● **Work item**:
When you reach the line containing "[researcher-annotated camera trap]" in the data below, begin returning lines exactly as written, and stop once the line containing "A: White tailed" has been returned.

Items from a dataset
= = = = = = =

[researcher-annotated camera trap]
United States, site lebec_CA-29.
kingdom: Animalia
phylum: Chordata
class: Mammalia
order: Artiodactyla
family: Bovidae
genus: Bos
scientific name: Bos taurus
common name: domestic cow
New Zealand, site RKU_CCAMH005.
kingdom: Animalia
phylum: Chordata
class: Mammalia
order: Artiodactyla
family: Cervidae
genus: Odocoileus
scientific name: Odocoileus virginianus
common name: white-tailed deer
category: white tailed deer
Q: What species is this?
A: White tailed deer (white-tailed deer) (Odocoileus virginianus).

= = = = = = =

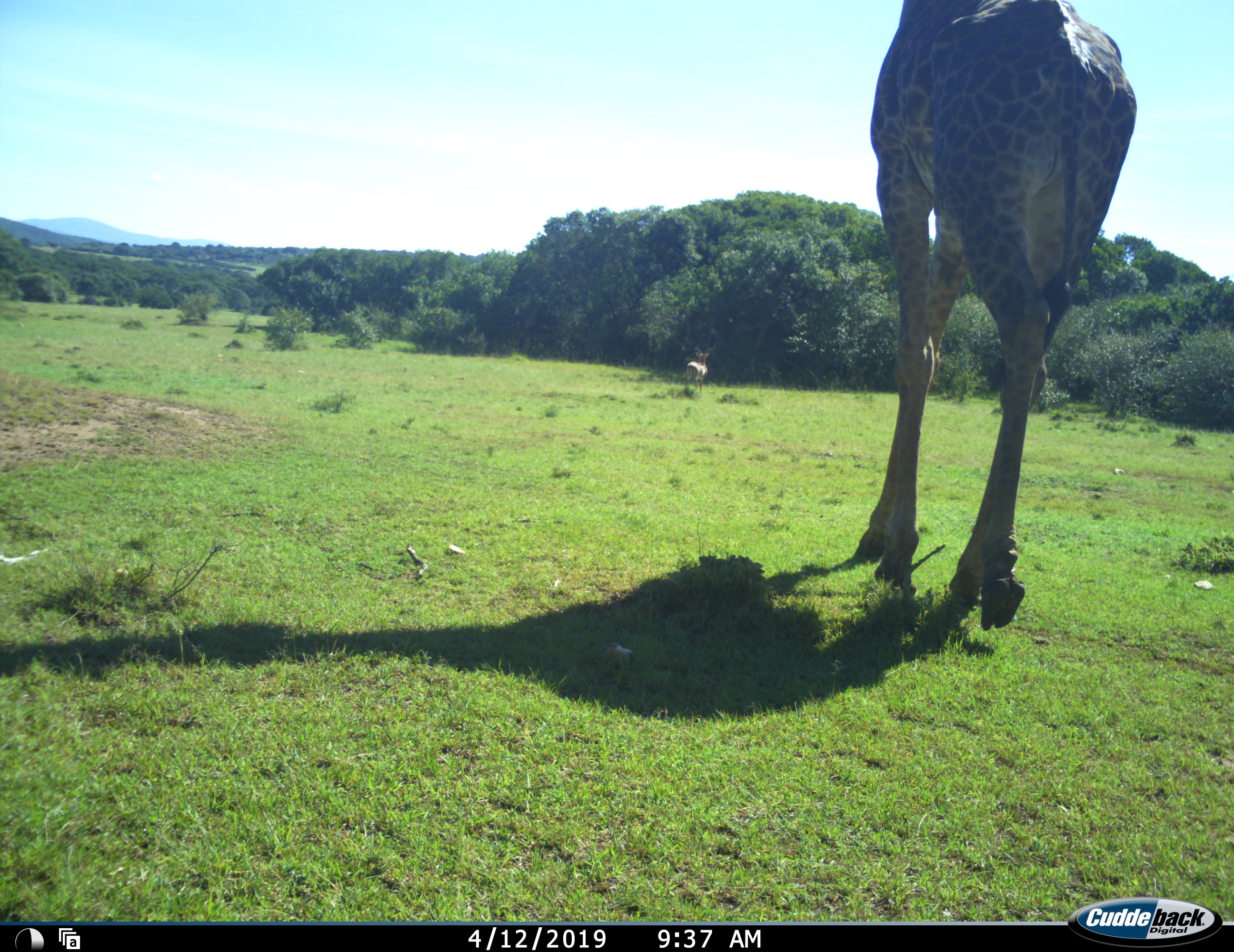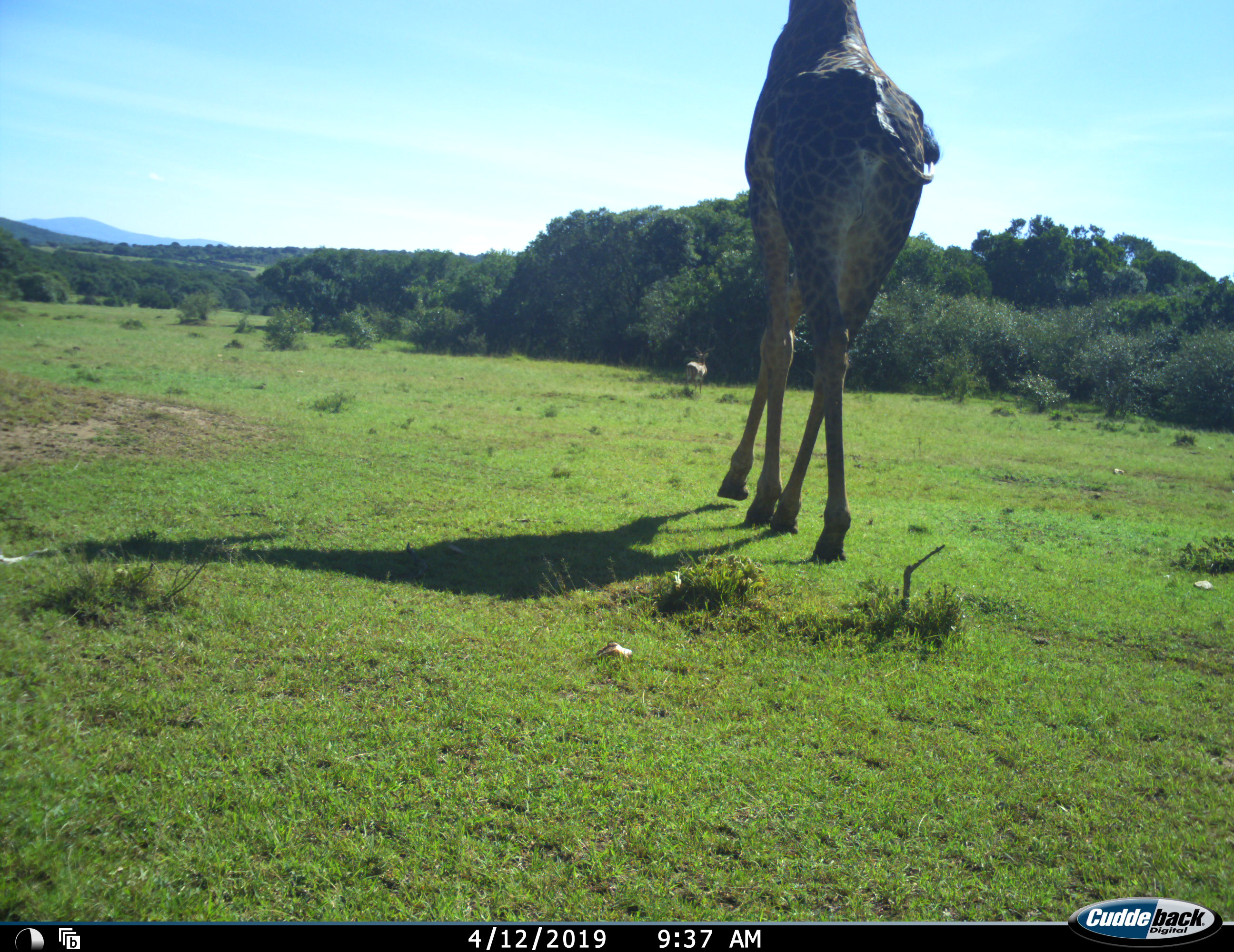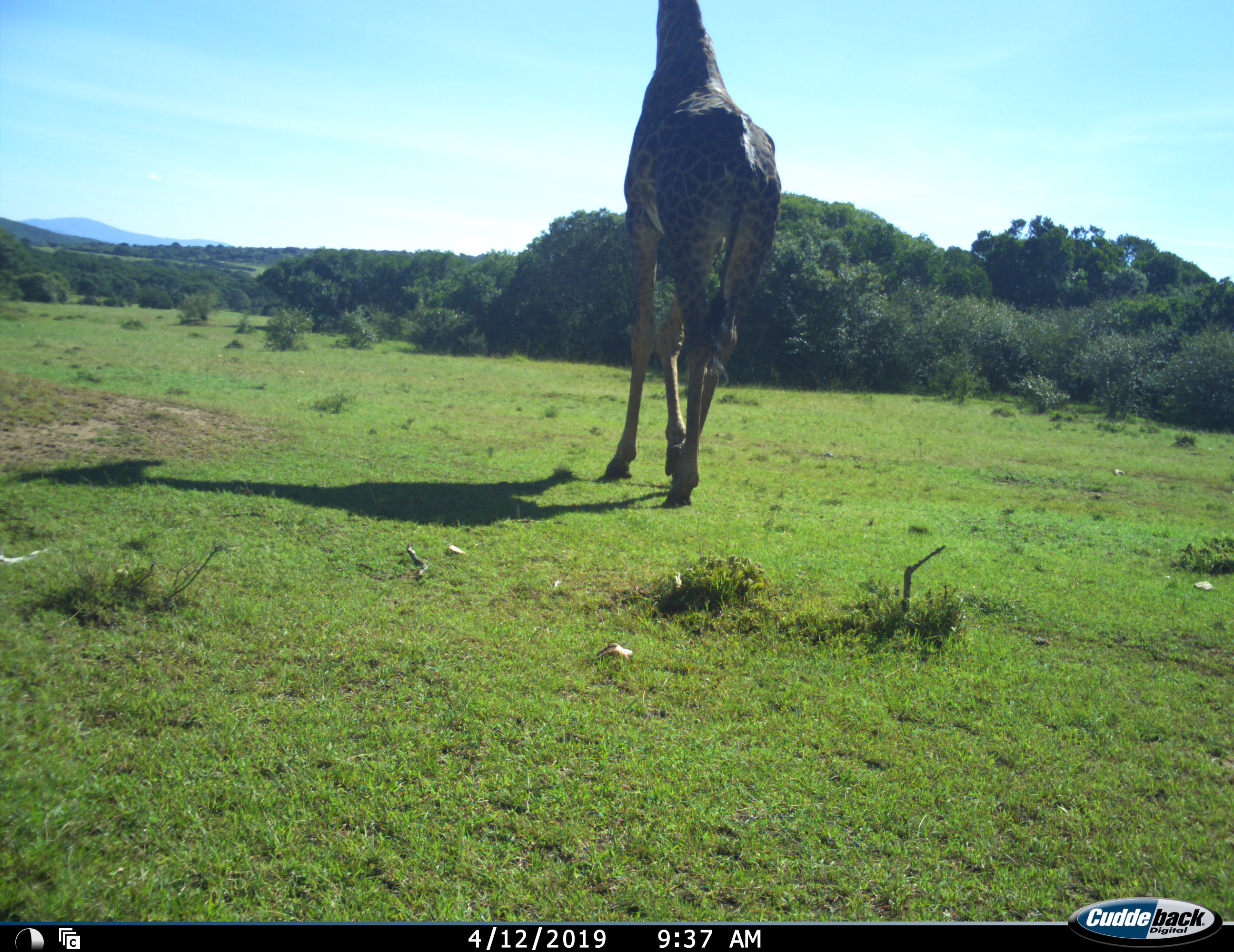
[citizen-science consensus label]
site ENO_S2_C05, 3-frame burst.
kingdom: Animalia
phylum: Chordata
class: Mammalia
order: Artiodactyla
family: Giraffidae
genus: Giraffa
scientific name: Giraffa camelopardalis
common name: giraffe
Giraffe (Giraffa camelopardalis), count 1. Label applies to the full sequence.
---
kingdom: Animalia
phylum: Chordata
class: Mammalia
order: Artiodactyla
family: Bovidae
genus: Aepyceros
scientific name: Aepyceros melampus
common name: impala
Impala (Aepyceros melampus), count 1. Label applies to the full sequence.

= = = = = = =

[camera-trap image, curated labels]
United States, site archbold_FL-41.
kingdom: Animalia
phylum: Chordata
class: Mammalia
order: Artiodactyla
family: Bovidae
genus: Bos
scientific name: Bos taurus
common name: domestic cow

= = = = = = =

● **Output**:
[researcher-annotated camera trap]
United States, site lebec_CA-29.
kingdom: Animalia
phylum: Chordata
class: Mammalia
order: Artiodactyla
family: Bovidae
genus: Bos
scientific name: Bos taurus
common name: domestic cow
New Zealand, site RKU_CCAMH005.
kingdom: Animalia
phylum: Chordata
class: Mammalia
order: Artiodactyla
family: Cervidae
genus: Odocoileus
scientific name: Odocoileus virginianus
common name: white-tailed deer
category: white tailed deer
Q: What species is this?
A: White tailed deer (white-tailed deer) (Odocoileus virginianus).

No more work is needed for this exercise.